● Selected extract
◆ ◆ ◆ ◆

Simulator Overview

Introduction

This page provides an overview of the multi-robot simulator which is available to you as part of this class. The simulator allows you to simulate a large number of independent robots, easily modify the algorithms the robots use, and measure various aspects of their performance. The robots move in a simulated world, have simulated sensors, and simulated movement. The robots' algorithms only know what that robots sensors would show (with optional noise), and can only move in a physically sensible manner. There is basic collision detection to prevent robots from moving through obstacles or other robots. The simulator is designed such that you can easily add your own sensors to the robots, change any noise parameters, experiment with new algorithms, send simulated data transmissions between robots, measure many aspects of the performance of any individual or the entire swarm, run many simulations while changing one parameter, and visualize the execution of an algorithm with a simple GUI. The simulator is written in Java.

Simulator Architecture

sim_diagram.svg

The simulator is organized into three packages: swarmsim, sensors, and algorithms. Everything that's not a sensor or an algorithms is in swarmsim. The diagram above shows the important classes in swarmsim and examples of the classes in sensors (all of which implement the interface Sensor) and algorithms (all of which implement the interface Algorithm.

The basic control flow begins in the Controller where each Algorithm is called in turn. The Algorithms get information from the Sensors which calculate their reading using the WorldState. For example, if a robot had an IR proximity sensor, the sensor code would access the WorldState and knowing the position of the robot its attached to as well as the positions of all other objects, it would calculate whether or not the proximity sensor would sense something. It would then hand this information up to the Algorithm. The Algorithm implements some logic by which Actions are created. These could be move or turn actions, or pick-up-food actions, for example. Each robot's Algorithm creates zero, one, or more Actions and delivers them to Physics to be executed. Physics carries out the action to the extent it's possible, and may intentionally add noise. For example, if a robot has requested to move forward ten meters in a single time step, Physics would not allow this. There is also simple collision detection which, if enabled, will prevent a robot from taking an action which would cause it to occupy the same physical space as another object.

◆ ◆ ◆ ◆

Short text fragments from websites
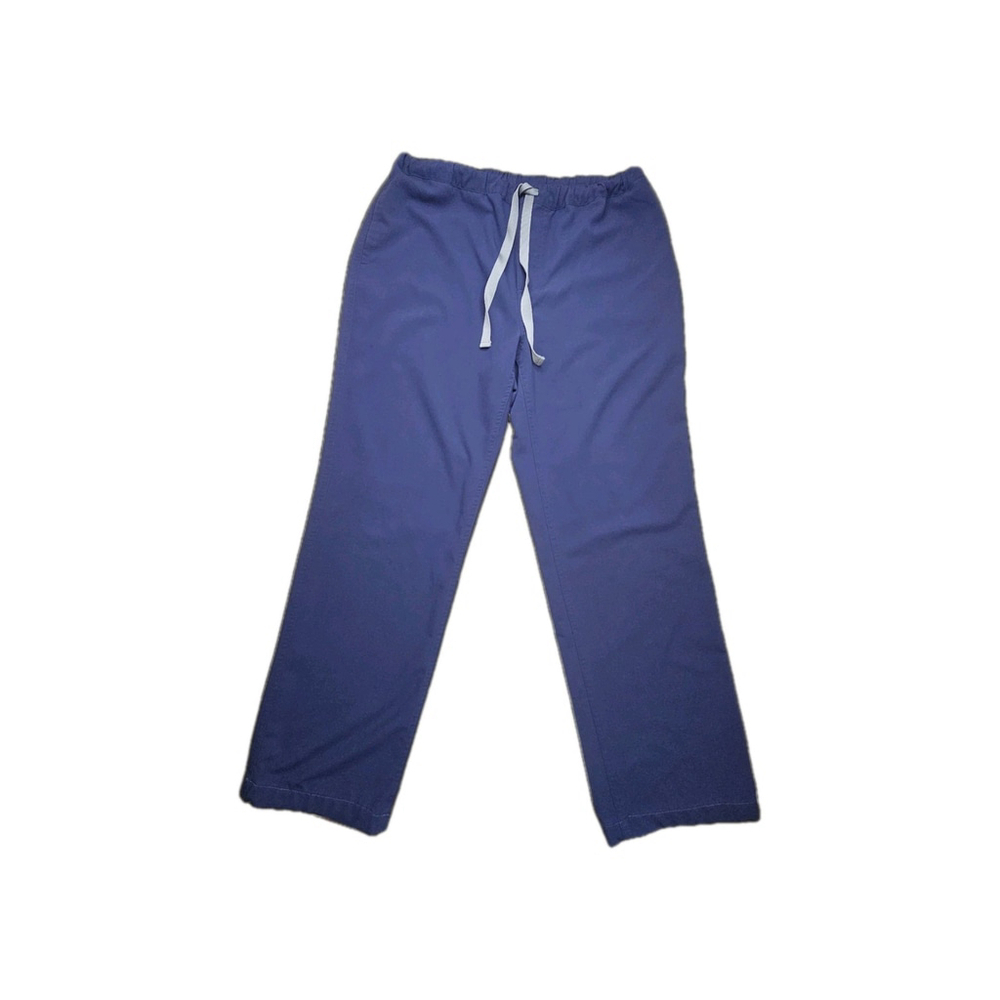 FIGS Men’s Technical Scrub Pants Small Navy Blue Stretch Drawstring Style FMS400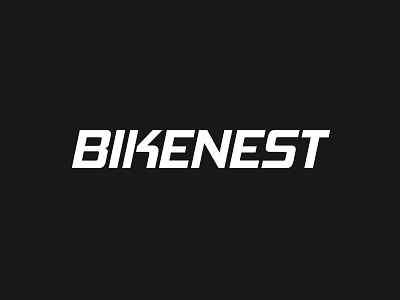 Bikenest - Online Bike Shop Logo bike brand branding bycicle contemporary design development e commerce health logo modern premium shop shopify sports store studio wellness
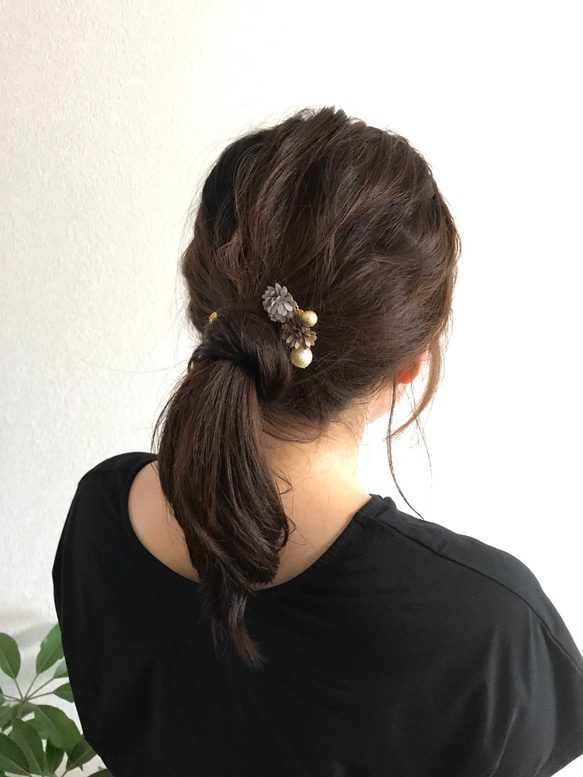 ポンポンマムのヘアバトン 2枚目の画像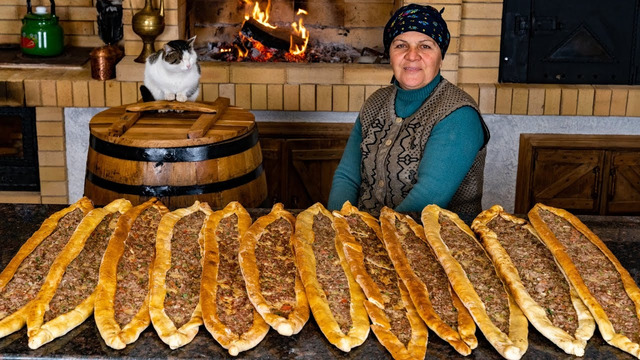 Пиде: длинная турецкая пицца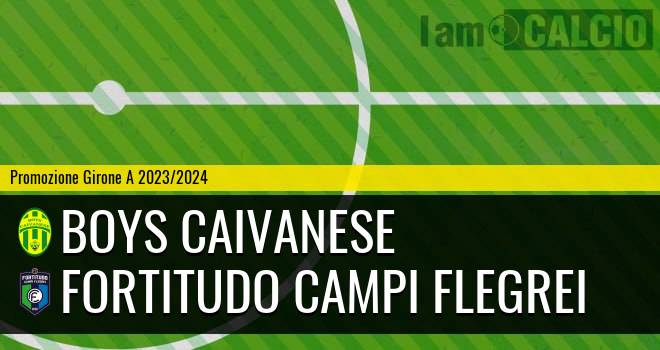 Boys Caivanese - Fortitudo Campi Flegrei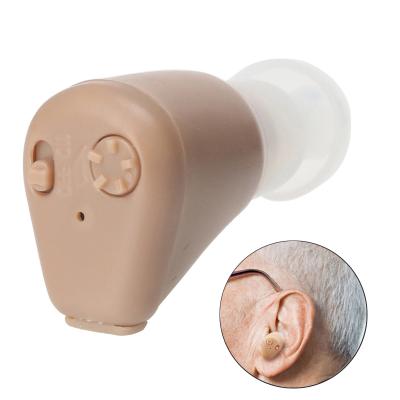 China wholesale person middle to high rechargeable ear hearing loss invisible hearing aid for the elderly for sale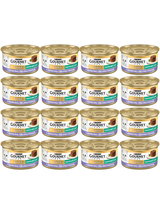 Purina Gourmet Gold Savoury Cake z jagnięciną i zieloną fasolką 48x85g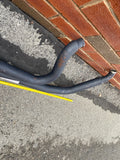Upsweep Exhaust pipes Harley Evo Chopper rigid Softail hardtail Custom 1 off!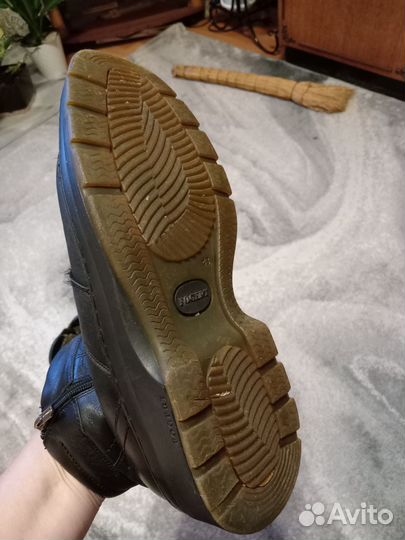 Ботинки муж зимние, 43 р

◆ ◆ ◆ ◆

● Brief 1
Answer these questions using the simulator overview:
(a) In what programming language is the simulator written?
(b) Into which three packages is the simulator organized?
(c) What does Physics do if a robot requests to move forward ten meters in a single time step?
● Brief 2
Proceed with the simulator overview, picking up after its final sentence.

● Exercise output 1
(a) Java.
(b) swarmsim, sensors, and algorithms.
(c) It does not allow the move.

● Exercise output 2
All aspects of the world state are contained in WorldState. This contains the positions and orientations of all robots, obstacles, food, the nest, any pheromones, as well as the amount of food in each pile and the nest. This information is stored as public static members of WorldState. This simplifies the architecture, but it also means that robots can 'cheat' - it is possible inside an Algorithm to access anything about the world state, and indeed to change it. Do not do this. If you want your robot to have some information about the world, you need to think carefully about what sensor would allow a real robot would have that information, and then write a Sensor which provides it. Similarly, the only way an Algorithm should modify the WorldState is by creating Actions. If you want your robot to do something which is not currently represented as an Action, think about whether a real robot would actually be able to do that, then make a new Action.

Examples

I have implemented several algorithms, including RandomWalk, AntForage, and Cardinality (which I discussed in class). You can use this code to get a feel for how to write algorithms in the simulator.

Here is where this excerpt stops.